Since early March, the stock market has been far more driven by fear than fundamentals, which has led to what I believe to be a bubble in stocks perceived as being “safe.”  When you pay 50% too much for a stock, a simple reversion to the mean can cause disastrous permanent losses of capital.  Conversely, when you buy a stock at a large discount to intrinsic value, short-term mark to market losses can be reversed through the same phenomenon, which is a staple benefit of value investing.

Fear can be a self-fulfilling prophecy for weaker companies, as we have seen with the likes of SVB Financial, Signature Bank, and First Republic.  First Republic almost certainly would have survived had the bank-run that they suffered in the midst of the March panic, not deal what turned out to be a fatal blow.  This investor anxiety has shifted money from value stocks towards Big Tech and Consumer Staples, to the point where I’d argue those are the areas where the biggest risks now lie, due to the extreme multiples.  The always enjoyable Charlie Bilello had a great Twitter post highlighting these extreme multiples:

 

P/E Ratios…

Church & Dwight $CHD: 59

Clorox $CLX: 50

Estee Lauder $EL: 48

Brown-Forman $BF.B: 43

Colgate $CL: 42

PepsiCo $PEP: 41

Costco $COST: 36

McCormick $MKC: 36

Walmart $WMT: 35

Keurig Dr Pepper $KDP: 35

Hershey $HSY: 33

Lamb Weston $LW: 30

Coke $KO: 28

Procter & Gamble $PG: 27

Mondelez $MDLZ: 27

Sysco $SYY: 27

Kellogg $K: 26

Target $TGT: 26

S&P 500 $SPY: 24

 

Remember, these are not fast-growing enterprises but instead are stable with quality cash flows that for the most part, are somewhat recession resistant.

On the Big Tech side, AAPL is trading at 28x earnings, while MSFT is trading at 33x.  These are very rich multiples, and while the companies are extraordinary, there is very little margin for error.  To provide some context, these multiples are about 50% higher than their averages.  Most of the stocks we own at TTCM, are trading at single-digit to low double-digit P/E and P/FCF ratios, while also paying very high and sustainable dividends.
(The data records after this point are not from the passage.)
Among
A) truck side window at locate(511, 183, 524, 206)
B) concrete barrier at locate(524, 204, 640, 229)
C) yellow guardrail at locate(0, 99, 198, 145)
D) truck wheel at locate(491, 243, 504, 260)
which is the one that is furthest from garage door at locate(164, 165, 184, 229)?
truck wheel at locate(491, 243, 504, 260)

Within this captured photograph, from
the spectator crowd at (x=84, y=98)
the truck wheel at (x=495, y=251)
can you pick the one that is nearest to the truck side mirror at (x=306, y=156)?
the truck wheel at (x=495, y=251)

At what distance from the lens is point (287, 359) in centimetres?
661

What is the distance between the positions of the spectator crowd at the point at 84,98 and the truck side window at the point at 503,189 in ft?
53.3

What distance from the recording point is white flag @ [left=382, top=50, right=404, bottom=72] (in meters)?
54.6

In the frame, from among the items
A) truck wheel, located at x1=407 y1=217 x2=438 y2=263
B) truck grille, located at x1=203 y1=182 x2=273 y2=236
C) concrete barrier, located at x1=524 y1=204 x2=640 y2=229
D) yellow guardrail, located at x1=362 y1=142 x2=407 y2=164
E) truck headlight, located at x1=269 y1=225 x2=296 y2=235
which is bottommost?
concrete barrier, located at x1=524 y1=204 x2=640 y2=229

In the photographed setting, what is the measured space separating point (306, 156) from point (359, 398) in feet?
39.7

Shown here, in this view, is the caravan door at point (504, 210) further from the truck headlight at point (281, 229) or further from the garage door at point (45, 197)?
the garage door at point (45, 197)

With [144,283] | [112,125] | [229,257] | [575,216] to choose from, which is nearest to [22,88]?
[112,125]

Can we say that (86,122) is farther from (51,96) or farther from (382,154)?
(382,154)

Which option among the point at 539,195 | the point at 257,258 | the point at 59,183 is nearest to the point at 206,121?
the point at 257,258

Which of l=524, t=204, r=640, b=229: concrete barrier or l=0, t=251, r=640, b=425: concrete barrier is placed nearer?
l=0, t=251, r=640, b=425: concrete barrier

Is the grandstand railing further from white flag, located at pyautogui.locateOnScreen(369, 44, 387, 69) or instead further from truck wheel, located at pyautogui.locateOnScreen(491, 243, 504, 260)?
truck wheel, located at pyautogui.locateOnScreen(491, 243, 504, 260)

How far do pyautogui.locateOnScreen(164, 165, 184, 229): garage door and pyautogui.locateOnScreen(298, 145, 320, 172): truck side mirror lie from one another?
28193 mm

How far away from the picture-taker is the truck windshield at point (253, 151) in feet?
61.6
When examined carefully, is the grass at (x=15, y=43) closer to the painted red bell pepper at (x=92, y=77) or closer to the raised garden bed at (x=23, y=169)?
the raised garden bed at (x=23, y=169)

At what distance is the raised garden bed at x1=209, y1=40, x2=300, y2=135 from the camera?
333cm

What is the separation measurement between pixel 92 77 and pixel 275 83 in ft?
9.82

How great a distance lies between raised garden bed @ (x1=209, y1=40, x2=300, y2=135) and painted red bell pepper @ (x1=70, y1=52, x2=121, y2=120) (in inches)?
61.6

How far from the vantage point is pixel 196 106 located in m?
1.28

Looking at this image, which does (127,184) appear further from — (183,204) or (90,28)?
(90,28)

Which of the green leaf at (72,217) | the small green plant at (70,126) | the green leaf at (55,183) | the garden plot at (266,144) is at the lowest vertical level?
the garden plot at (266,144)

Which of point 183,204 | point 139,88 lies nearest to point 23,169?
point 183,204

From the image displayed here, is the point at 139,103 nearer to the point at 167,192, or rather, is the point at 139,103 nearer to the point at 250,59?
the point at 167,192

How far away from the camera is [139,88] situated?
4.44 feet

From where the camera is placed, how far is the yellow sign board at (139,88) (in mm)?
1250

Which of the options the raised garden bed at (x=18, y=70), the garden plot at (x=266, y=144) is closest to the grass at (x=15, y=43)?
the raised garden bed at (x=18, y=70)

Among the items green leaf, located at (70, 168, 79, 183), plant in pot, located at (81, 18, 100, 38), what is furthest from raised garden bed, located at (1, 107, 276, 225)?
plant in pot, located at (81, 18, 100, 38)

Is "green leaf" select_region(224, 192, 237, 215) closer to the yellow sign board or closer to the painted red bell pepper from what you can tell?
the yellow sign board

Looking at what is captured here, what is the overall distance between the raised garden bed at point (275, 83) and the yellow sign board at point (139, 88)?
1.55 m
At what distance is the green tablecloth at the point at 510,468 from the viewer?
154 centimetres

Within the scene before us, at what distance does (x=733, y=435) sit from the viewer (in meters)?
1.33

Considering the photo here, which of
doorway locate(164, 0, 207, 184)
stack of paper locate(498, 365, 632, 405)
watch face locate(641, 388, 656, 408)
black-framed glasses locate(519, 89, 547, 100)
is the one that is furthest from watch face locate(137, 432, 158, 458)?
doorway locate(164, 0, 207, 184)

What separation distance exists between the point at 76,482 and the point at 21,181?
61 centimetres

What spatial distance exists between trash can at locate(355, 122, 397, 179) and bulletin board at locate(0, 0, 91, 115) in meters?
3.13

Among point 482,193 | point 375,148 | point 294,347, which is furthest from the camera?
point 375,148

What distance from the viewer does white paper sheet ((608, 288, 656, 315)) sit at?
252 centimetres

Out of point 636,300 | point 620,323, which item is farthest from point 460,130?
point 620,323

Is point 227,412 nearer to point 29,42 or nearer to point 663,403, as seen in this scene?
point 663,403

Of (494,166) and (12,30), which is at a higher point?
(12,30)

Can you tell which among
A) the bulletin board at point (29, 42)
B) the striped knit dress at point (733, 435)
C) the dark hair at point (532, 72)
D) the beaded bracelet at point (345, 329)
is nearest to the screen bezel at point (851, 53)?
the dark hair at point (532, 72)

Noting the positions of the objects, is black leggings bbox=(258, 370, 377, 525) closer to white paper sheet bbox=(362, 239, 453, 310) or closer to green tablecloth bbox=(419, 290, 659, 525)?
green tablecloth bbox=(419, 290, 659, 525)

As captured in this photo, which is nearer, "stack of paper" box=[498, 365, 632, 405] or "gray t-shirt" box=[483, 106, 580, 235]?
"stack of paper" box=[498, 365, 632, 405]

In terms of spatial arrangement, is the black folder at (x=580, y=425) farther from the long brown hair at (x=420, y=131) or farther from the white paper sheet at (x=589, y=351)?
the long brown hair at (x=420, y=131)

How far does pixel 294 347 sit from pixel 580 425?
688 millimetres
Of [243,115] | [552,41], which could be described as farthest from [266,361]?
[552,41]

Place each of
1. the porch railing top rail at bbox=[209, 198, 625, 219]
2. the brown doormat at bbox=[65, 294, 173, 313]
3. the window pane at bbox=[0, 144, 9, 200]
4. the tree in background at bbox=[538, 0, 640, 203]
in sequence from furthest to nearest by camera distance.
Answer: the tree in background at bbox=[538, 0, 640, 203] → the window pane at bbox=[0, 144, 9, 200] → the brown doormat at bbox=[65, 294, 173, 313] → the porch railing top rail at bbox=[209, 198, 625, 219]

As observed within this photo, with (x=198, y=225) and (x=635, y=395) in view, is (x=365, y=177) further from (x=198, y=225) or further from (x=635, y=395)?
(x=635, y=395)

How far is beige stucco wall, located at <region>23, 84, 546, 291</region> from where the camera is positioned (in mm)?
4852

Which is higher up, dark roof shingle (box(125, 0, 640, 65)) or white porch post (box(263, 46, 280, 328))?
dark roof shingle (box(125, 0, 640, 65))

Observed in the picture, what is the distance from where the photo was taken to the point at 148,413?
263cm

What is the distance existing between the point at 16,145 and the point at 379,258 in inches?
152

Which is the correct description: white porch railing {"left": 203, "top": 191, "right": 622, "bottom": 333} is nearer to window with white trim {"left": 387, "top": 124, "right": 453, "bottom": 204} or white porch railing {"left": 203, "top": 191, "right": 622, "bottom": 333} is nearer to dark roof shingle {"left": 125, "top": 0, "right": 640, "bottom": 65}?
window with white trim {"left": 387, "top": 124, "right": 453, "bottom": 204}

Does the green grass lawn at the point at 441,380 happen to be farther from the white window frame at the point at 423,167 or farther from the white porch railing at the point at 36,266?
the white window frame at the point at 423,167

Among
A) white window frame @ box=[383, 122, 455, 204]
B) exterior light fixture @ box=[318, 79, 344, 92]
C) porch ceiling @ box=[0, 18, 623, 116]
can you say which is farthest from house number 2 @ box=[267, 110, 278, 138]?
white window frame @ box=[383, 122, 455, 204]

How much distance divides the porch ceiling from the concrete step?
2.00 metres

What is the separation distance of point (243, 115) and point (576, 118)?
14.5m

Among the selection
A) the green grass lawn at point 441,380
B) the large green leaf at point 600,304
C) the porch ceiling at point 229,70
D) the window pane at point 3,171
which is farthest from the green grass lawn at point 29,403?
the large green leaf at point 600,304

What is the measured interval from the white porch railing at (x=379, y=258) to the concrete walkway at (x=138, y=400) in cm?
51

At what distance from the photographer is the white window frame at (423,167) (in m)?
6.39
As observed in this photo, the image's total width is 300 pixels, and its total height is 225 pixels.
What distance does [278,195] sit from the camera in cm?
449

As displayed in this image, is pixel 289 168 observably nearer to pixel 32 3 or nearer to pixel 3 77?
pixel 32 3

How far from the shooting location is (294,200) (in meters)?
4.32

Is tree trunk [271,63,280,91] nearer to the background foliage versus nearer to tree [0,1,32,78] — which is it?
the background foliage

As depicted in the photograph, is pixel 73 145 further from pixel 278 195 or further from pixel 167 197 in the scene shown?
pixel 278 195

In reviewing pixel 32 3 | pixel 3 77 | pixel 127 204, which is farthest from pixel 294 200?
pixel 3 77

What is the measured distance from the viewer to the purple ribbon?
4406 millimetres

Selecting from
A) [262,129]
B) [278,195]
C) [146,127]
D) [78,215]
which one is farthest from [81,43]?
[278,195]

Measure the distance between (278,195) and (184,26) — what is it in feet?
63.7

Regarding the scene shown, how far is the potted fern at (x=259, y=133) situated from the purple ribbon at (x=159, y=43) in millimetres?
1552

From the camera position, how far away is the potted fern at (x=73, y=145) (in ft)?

During the short-term, the stock market is a popularity contest, and it is very common for large disconnects between price and value.  Over time, those disconnects revert towards the mean, which is why value investing has produced the best returns over history.  I’m confident we will see that occur once this immediate fear subsides, but it definitely is a period of heightened anxiety in financial markets.